This past Wednesday New York's state Division of Human Rights adopted regulations proposed by Gov. Andrew Cuomo in October that add transgender status to the list of factors protected by the state Human Rights Law, which was first adopted in 1945.
The Human Rights Law prohibits employers, businesses or housing providers from discriminating against someone based on a wide variety of factors, including age, race, creed and color.
Today we are sending the message loud and clear that New York will not stand for discrimination against transgender people. It is intolerable to allow harassment or discrimination against anyone, and the transgender community has been subjected to a second-class status for far too long.
The regulations make clear that the word “sex” refers not only to gender, but also “gender identity and the status of being transgender. Since the Human Rights Law prohibits discrimination based on sex or disability, the regulations make clear those protections apply to transgender individuals and those with gender dysphoria, too.
Jason McGuire, executive director of New Yorkers for Constitutional Freedoms, a conservative group based in Spencerport, Monroe County, said his group has been consulting with lawyers and will likely move ahead with a legal challenge now that the rules have been finalized.
I believe we will be taking this to court. Right now, we're meeting with legal folks about what the best way to proceed is.
The regulations confirm that the Division of Human Rights will accept and process Human Rights Law complaints alleging discrimination because of gender identity, on the basis of the protected categories of both sex and disability, and provide important information to all New Yorkers regarding unlawful discrimination against transgender individuals.

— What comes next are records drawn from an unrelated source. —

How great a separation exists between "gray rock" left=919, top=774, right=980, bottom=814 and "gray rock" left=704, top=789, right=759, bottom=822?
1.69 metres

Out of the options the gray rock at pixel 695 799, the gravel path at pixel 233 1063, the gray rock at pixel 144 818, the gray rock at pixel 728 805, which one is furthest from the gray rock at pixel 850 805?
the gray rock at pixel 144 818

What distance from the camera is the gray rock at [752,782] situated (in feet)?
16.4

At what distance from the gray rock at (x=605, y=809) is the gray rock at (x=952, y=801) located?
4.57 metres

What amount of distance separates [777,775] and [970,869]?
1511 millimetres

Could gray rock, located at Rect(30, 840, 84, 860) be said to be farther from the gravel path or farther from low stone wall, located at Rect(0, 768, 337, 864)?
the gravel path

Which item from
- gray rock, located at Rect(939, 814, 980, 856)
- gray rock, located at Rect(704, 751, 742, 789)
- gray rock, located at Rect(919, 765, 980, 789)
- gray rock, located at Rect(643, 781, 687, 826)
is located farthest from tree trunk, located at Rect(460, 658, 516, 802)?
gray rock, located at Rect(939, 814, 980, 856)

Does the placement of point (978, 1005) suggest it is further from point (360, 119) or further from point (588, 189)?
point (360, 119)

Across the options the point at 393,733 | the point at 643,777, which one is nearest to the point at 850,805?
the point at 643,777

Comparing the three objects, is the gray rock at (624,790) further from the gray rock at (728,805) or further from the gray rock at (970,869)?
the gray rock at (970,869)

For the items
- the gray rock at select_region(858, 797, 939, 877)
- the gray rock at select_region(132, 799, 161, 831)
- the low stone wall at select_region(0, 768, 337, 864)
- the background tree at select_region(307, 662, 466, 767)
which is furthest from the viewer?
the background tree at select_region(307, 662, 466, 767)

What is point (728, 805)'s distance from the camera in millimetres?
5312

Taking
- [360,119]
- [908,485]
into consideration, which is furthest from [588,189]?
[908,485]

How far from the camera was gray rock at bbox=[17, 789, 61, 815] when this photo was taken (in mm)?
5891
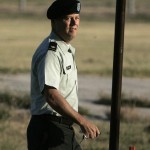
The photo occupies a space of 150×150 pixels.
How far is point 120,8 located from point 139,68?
1984 cm

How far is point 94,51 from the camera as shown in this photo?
34375 mm

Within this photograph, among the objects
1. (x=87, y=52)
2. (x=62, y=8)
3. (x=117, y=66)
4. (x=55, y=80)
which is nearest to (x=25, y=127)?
(x=117, y=66)

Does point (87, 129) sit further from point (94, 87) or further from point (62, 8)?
point (94, 87)

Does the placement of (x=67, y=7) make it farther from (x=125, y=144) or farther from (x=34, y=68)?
(x=125, y=144)

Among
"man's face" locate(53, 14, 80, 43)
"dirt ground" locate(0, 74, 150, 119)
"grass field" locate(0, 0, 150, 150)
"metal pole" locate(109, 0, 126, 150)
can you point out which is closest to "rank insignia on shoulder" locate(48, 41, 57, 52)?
"man's face" locate(53, 14, 80, 43)

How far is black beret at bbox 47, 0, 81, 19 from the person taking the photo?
581 cm

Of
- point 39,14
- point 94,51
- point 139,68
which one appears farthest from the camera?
point 39,14

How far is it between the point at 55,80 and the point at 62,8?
0.53 m

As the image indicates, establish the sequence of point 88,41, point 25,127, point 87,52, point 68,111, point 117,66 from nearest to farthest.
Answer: point 68,111 → point 117,66 → point 25,127 → point 87,52 → point 88,41

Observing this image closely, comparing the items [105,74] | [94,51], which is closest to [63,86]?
[105,74]

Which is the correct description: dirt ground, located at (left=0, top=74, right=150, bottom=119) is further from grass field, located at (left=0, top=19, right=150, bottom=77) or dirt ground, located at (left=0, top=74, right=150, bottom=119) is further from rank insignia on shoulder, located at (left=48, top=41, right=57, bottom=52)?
rank insignia on shoulder, located at (left=48, top=41, right=57, bottom=52)

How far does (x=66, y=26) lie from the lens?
227 inches

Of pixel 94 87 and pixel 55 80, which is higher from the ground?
pixel 55 80

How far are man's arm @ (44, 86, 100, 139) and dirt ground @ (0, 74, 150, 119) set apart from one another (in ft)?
29.3
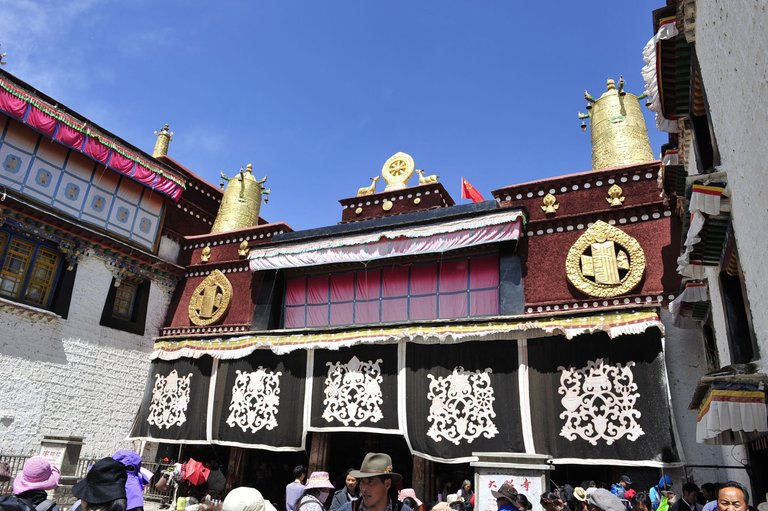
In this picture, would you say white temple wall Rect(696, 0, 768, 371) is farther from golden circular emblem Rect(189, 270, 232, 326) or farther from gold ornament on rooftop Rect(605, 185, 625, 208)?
golden circular emblem Rect(189, 270, 232, 326)

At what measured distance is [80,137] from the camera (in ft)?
42.1

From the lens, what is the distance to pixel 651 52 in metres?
6.79

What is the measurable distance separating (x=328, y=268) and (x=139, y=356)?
5650mm

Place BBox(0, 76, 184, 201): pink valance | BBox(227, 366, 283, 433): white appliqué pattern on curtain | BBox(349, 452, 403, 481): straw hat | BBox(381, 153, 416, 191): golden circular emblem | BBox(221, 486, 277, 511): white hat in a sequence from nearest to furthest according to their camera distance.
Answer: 1. BBox(221, 486, 277, 511): white hat
2. BBox(349, 452, 403, 481): straw hat
3. BBox(227, 366, 283, 433): white appliqué pattern on curtain
4. BBox(0, 76, 184, 201): pink valance
5. BBox(381, 153, 416, 191): golden circular emblem

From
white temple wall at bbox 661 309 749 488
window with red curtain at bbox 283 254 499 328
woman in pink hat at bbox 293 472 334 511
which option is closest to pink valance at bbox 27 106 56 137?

Individuals who feel they have been harassed or discriminated against can file complaints in state court, or with the New York State Division of Human Rights, without charge. Those complaints are promptly investigated at regional offices throughout the state.
If the Division determines there is probable cause to believe harassment or discrimination has occurred, the Commissioner of Human Rights will decide the case after a public hearing, and may award job, housing or other benefits, back and front pay, compensatory damages for mental anguish, civil fines and penalties, and may also require policy changes and training as appropriate.
Civil fines and penalties can be up to $50,000 or up to $100,000 if the discrimination is found be "willful, wanton or malicious" and, unlike under federal law, compensatory damages to individuals are not capped.
New York was the first state in the nation to enact an anti-discrimination Human Rights Law. The Law, enacted in 1945, affords every citizen “an equal opportunity to enjoy a full and productive life.”
Cuomo said he was righting the wrong that occurred when transgender protection was dropped in a 2002 gay discrimination act because lawmakers did not believe it would pass.
The law protected lesbians, gays and bisexuals, but the law left out the T, so to speak.
Nineteen states and the District of Columbia already prohibit discrimination against transgender individuals.